# [Vorliegender Text]

Urlaub am Nisser in Norwegen: „Es sah alles aus, wie auf den Bildern, fast zu schön um wahr zu sein.“

veröffentlicht im August 2023


Luisa ist Leserin von Ellas Blog und verbrachte kürzlich mit ihrer sechsköpfigen Familie Urlaub in unserem Ferienhaus in Norwegen. Wie es dazu kam und wie es geklappt hat, erzählt sie im Interview:

©Silke Bauerfeind, Ferienhaus in Norwegen

Liebe Luisa, Du hast eine große Familie inklusive autistischem Kind – erzähl doch bitte mal kurz, wer ihr seid.

Wir sind eine sechsköpfige Familie, in der es fast immer turbulent, laut, bunt und wild zugeht. Wir wohnen in einem kleinen Dorf mit ca. 400 Einwohnern. Hier ist es ruhig und idyllisch.

Unser ältester Sohn Michel ist 11 Jahre alt und bekam in der ersten Klasse die Diagnose ASS. Uns war von Anfang an bewusst, dass Michel „besonders“ war. Die Kindergärtnerinnen hatten allerdings so eine gute und innige Beziehung zu ihm, dass er in der gesamten Kindergartenzeit keine zusätzliche Unterstützung benötigte. In der Schule merkten wir dann schnell, dass er jemanden an seiner Seite brauchte und seit der zweiten Klasse hat er eine vollumfängliche Schulbegleitung.

Michel ist ehrlich, lustig, innig, pur und sehr radikal. Michel kennt unfassbar viele Dinosaurierarten. Er hat schon immer eine Neigung zu allem Altem. Wenn früher von anderen Kindern „Vater-Mutter-Kind“ gespielt wurde, war er der Uropa. Er liebt die Natur, hat allerdings schon als kleines Kind draußen Handschuhe getragen, wenn er etwas aufheben wollte, das ihm gefiel. Wenn Michel die Möglichkeit hätte, immer alles genau so zu haben wie er es braucht, würde er im gewohnten Umfeld möglicherweise gar nicht so sehr auffallen. Wären da nicht noch die anderen Menschen…

Michel hat drei kleine Geschwister. Jedes unserer Kinder ist herrlich, individuell und bedürftig, herzlich und kreativ. Aber die Kombination ist manchmal toxisch…
Unser Alltag richtet sich nach Michels Bedürfnissen. Das heißt, dass sich fünf andere Menschen diesen Bedürfnissen unterordnen müssen. Uns Erwachsenen kann man so etwas abverlangen. Aber anderen Kindern gegenüber ist das wirklich schwer. Man kann weder dem Einen, noch dem Anderen gerecht werden.

(Gespeicherte Einträge)
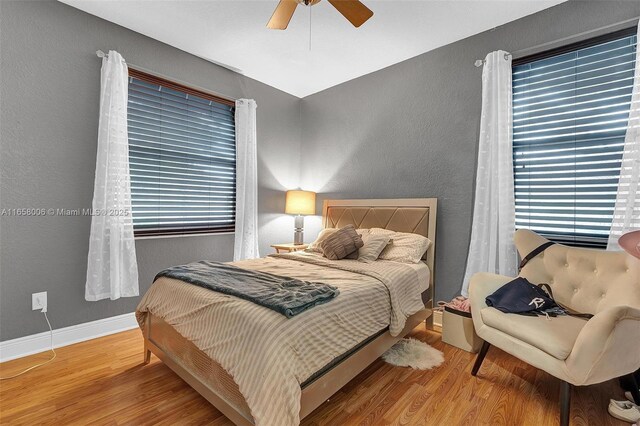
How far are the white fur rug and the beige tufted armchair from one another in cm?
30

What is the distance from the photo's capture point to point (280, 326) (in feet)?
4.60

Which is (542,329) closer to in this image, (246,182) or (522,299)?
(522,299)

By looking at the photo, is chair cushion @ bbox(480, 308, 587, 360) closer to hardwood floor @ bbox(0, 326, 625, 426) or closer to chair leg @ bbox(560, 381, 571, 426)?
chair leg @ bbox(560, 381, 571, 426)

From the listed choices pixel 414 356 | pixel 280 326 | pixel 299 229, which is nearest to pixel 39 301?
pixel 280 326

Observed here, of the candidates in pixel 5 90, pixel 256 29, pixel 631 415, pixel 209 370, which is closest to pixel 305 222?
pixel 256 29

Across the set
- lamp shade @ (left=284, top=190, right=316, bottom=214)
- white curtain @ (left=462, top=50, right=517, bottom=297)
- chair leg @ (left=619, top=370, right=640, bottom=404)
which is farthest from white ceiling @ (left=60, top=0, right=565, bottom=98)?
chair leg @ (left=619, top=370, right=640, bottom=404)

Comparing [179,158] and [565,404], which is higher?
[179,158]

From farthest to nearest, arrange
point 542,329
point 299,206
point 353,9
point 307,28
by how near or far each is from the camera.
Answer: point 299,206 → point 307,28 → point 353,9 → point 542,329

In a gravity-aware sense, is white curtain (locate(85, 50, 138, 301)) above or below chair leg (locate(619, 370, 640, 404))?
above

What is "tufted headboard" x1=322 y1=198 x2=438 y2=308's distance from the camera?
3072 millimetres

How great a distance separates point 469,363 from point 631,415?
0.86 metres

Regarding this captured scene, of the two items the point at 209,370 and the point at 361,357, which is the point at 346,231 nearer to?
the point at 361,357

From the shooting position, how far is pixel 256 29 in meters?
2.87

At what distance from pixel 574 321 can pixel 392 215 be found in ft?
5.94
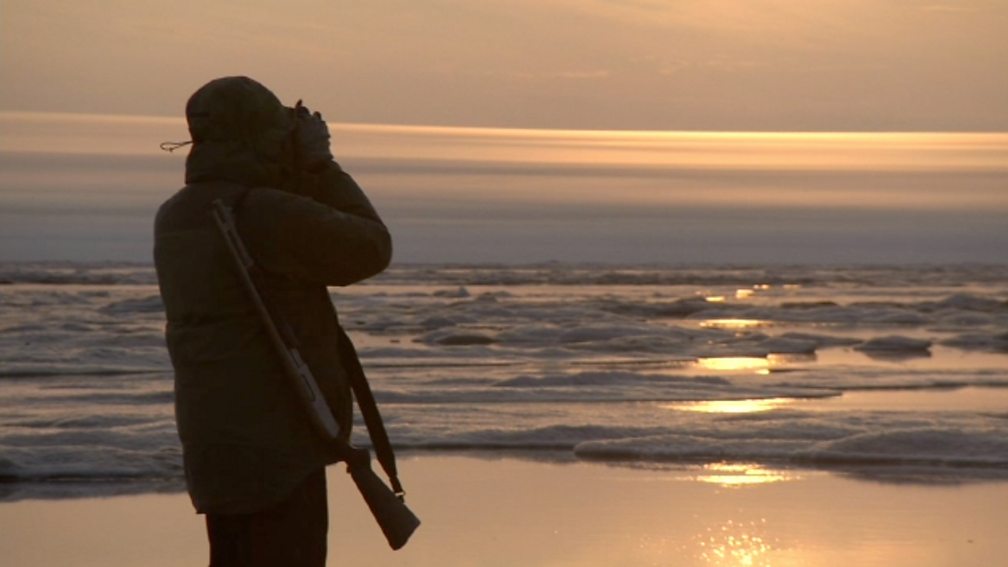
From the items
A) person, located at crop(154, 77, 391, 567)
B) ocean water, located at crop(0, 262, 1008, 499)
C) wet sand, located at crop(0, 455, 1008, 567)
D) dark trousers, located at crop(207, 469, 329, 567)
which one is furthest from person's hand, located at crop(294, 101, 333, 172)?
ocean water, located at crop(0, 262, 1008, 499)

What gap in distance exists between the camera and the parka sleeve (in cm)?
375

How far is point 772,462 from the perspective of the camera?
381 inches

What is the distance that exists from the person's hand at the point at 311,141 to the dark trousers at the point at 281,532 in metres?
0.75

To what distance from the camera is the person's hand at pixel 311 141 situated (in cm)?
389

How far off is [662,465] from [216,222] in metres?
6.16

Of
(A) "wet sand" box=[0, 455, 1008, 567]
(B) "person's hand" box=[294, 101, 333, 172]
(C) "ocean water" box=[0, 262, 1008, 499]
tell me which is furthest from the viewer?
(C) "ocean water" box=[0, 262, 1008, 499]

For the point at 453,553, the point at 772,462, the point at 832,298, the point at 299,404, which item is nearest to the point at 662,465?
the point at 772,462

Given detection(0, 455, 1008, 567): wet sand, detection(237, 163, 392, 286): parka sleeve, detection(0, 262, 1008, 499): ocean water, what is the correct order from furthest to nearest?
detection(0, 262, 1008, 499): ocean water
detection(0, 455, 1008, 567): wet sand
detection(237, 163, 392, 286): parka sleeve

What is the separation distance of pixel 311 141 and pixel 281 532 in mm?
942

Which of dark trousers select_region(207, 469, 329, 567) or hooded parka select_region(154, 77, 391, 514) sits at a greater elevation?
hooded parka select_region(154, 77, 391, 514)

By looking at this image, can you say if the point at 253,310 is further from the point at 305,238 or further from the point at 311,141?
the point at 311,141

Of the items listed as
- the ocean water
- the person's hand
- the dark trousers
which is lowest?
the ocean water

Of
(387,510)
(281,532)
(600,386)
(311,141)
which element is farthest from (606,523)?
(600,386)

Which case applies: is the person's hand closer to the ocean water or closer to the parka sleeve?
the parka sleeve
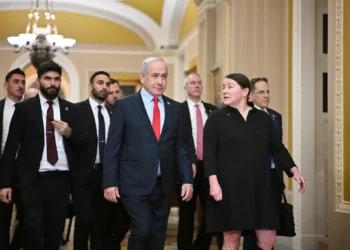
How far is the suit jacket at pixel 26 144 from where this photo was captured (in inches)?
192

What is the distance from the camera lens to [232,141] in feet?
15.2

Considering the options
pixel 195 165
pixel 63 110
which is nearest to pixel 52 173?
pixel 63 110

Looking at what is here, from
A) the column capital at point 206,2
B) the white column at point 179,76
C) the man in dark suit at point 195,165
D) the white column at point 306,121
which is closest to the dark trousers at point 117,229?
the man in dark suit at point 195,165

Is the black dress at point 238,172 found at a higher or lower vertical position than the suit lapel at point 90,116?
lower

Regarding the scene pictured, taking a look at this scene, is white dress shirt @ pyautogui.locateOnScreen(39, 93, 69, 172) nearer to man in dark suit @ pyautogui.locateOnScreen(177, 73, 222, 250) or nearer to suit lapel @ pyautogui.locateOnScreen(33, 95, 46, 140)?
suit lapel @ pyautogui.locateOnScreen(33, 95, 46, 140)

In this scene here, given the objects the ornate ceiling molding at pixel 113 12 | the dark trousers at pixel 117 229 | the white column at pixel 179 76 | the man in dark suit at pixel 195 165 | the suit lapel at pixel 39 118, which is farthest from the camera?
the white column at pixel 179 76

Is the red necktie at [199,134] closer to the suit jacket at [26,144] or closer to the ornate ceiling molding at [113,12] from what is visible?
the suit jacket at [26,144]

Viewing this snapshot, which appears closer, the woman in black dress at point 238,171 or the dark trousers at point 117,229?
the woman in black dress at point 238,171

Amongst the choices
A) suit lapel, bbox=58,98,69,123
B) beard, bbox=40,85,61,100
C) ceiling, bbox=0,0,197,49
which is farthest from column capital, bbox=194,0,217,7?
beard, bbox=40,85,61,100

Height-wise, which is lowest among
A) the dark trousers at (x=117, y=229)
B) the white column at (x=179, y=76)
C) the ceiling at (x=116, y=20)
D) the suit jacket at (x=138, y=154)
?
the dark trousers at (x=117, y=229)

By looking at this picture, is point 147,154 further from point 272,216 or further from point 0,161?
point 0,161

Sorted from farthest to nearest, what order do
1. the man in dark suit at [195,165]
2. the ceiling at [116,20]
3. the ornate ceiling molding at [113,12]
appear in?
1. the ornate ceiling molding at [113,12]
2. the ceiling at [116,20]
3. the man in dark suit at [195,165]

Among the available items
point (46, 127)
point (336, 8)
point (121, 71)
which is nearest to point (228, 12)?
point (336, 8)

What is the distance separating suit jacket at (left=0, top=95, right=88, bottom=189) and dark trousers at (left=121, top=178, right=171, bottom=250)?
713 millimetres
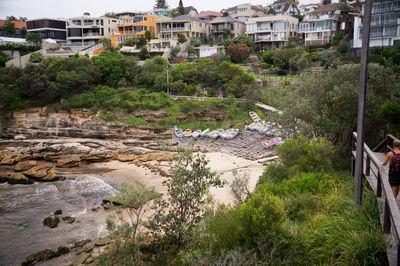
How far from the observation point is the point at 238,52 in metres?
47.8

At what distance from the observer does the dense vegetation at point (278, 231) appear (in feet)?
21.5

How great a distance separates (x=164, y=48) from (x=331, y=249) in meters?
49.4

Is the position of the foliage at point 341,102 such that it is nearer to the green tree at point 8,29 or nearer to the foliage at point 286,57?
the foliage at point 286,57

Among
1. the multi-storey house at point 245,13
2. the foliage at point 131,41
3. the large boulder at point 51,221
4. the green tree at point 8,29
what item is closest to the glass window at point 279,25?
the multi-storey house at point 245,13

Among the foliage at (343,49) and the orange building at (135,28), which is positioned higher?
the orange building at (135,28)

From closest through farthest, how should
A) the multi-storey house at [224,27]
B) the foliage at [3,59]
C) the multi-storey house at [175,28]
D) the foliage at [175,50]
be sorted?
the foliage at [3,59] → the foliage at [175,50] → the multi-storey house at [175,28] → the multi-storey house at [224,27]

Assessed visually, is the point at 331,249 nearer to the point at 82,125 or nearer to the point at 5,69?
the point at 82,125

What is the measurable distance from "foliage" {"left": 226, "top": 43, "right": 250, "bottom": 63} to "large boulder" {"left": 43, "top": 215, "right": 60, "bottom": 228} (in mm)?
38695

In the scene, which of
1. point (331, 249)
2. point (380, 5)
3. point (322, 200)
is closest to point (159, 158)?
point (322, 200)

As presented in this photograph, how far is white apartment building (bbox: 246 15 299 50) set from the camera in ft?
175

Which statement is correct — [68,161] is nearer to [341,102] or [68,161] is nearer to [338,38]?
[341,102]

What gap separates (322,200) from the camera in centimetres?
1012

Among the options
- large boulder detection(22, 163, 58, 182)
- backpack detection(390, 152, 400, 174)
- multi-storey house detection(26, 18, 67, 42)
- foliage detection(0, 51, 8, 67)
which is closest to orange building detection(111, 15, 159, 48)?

# [Aufgaben zur Übung]
- 1) In welcher Klasse bekam Michel laut dem Interview über den Familienurlaub am Nisser die Diagnose ASS?
- 2) Setze das Interview über den Familienurlaub am Nisser nach seinem letzten Satz fort.

# [Lösungen zur Übung]
- 1) In der ersten Klasse.

- 2)
Wie habt ihr in den vergangenen Jahren eure Urlaube verbracht?

Wir waren in den vergangen Jahren immer auf dem gleichen kleinen Bauernhof in einem sehr kleinen Dorf an der Nordsee. Dort gibt es fünf Stellplätze und fünf Ferienwohnungen. Anfangs waren wir mit dem Wohnwagen dort, später sind wir dann in eine Ferienwohnung gegangen. Das Haus hat auf drei Seiten keine Nachbarn und es ist nicht weit zum Deich. Michel liebt den Wind und das Meer.

Die letzten drei Jahre war meine Schwester mit dabei. Sie wohnte nicht weit von uns und war oft mit uns gemeinsam unterwegs.

Was war dabei schwierig und besonders zu beachten?

Es ist grundsätzlich nicht leicht, etwas Geeignetes für so viele Personen zu finden. In der Ferienwohnung an der Nordsee gibt es ein Kinderzimmer mit vier eher kleinen Betten und ein Elternschlafzimmer mit großem Doppelbett. Bei uns sieht das dann so aus, dass Michel das Doppelzimmer bezieht und wir fünf anderen im Kinderzimmer schlafen. Michel braucht unbedingt einen Rückzugsort für sich. Wenn Michel sich einen Sitzplatz oder Sessel ausgesucht hat, darf sonst niemand dort sitzen. Für die kleinen Geschwister ist das oftmals frustrierend und sie empfinden es verständlicherweise als ungerecht.
Michel muss sich als erstes all diese Dinge aussuchen, weil es ihn ansonsten überfordert.

Schwierig wird es vor allem dann, wenn andere Menschen dazu kommen. Wenn die kleinen Brüder sich mit anderen Kindern anfreunden, oder andere Menschen am Deich sind.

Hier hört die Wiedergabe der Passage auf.